What Happens When You Call LAP
What Happens When You Connect with LAP?
MEET WITH A LAP CLINICIAN: LAP will invite you to come into our offices for a consultation and assessment. Because we serve the entire state of Illinois from just two offices, occasionally our clients are geographically too removed for an in person appointment. In such cases, the consultation and assessment will be conducted over the telephone, and the LAP staff will work to find the attorney confidential and affordable services which are geographically convenient.
CONSULTATION AND ASSESSMENT: Your first meeting with a LAP Clinician will most likely involve a series of questions covering your background, your concerns, and your current goals. It will also include information on the range of free and confidential services available through LAP. Based on this conversation, the LAP Clinician will make recommendations. Such recommendations may include, but not be limited to: one of LAP’s therapy groups, individual therapy with one of LAP’s clinicians or a referral to an unaffiliated therapist, referral to a treatment center and/or peer support counseling.
FOLLOW UP: Regardless of the recommendation, you will continue to be a LAP client for as long as you see fit. We will continue to follow up with you whether you make use of our services or choose to seek support somewhere else. You are always welcome to come back to LAP, no matter what has happened or how long it has been since you last contacted us.

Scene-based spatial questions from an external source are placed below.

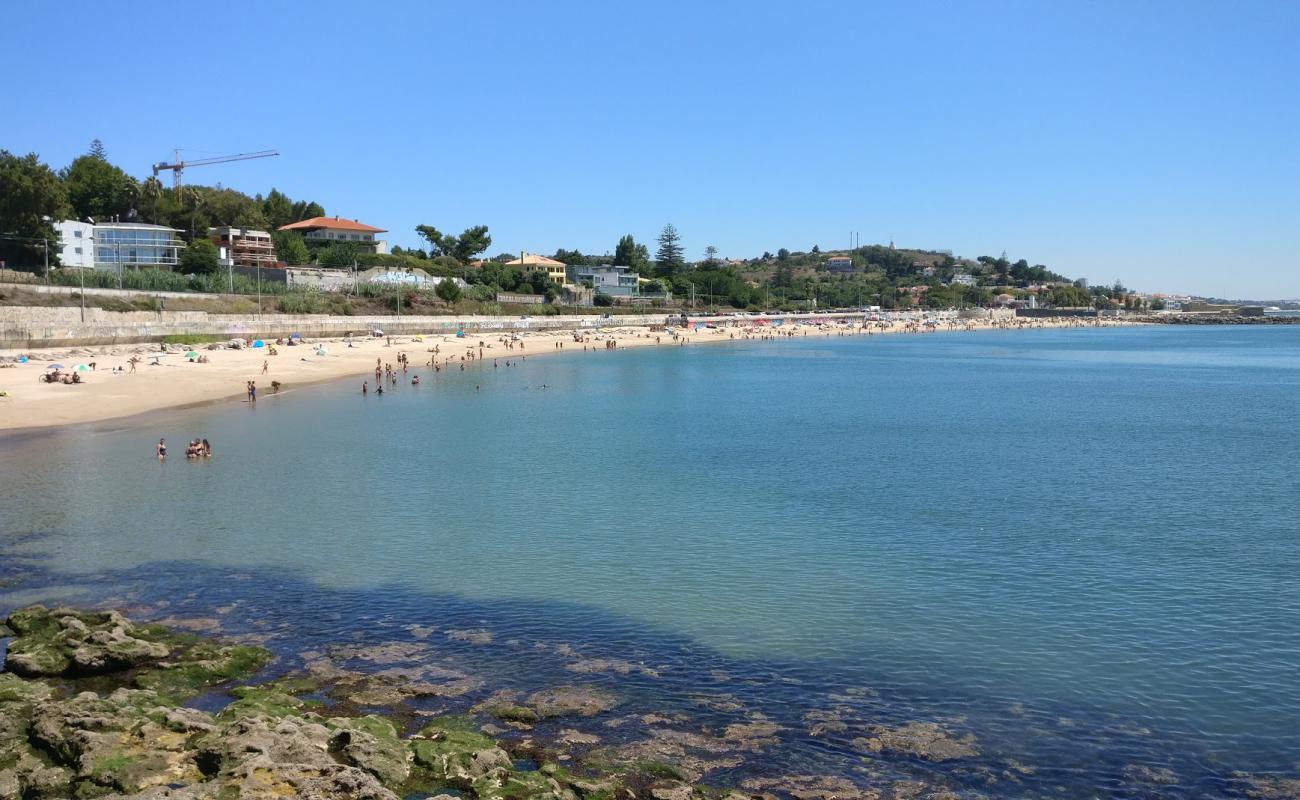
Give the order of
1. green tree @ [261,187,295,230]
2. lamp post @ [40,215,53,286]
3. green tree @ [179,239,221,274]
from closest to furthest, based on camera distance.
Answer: lamp post @ [40,215,53,286], green tree @ [179,239,221,274], green tree @ [261,187,295,230]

Mental Assistance for a Fellow Judge
MEET WITH A LAP CLINICIAN: Let us know over the telephone or in person who you are concerned about and why. We may ask you questions regarding the individual’s habits, whereabouts, and contact information. Any contact you have with LAP, including the fact that you contacted us out of concern for someone else, will remain confidential unless you state otherwise. Your colleague never needs to know that you called us.
CONSULTATION AND ASSESSMENT: LAP will develop an action plan based on the information that you provide. Sometimes this includes reaching out to our LAP Peer Support Volunteers (also strictly obligated by confidentiality) who may also know the individual for more insight on how to best make contact. Other times, one of our clinicians will directly call the individual informing them that a colleague is concerned and inviting them to come see us. Sometimes, an intervention is most appropriate, and a LAP intervention team and action plan is developed.
FOLLOW UP: Regardless of the recommendation, LAP will diligently work to provide the individual of concern the help he needs. You, the caller, are welcome to remain totally anonymous or to reveal your identity at any time. Unless instructed otherwise, your contact with LAP will always remain confidential.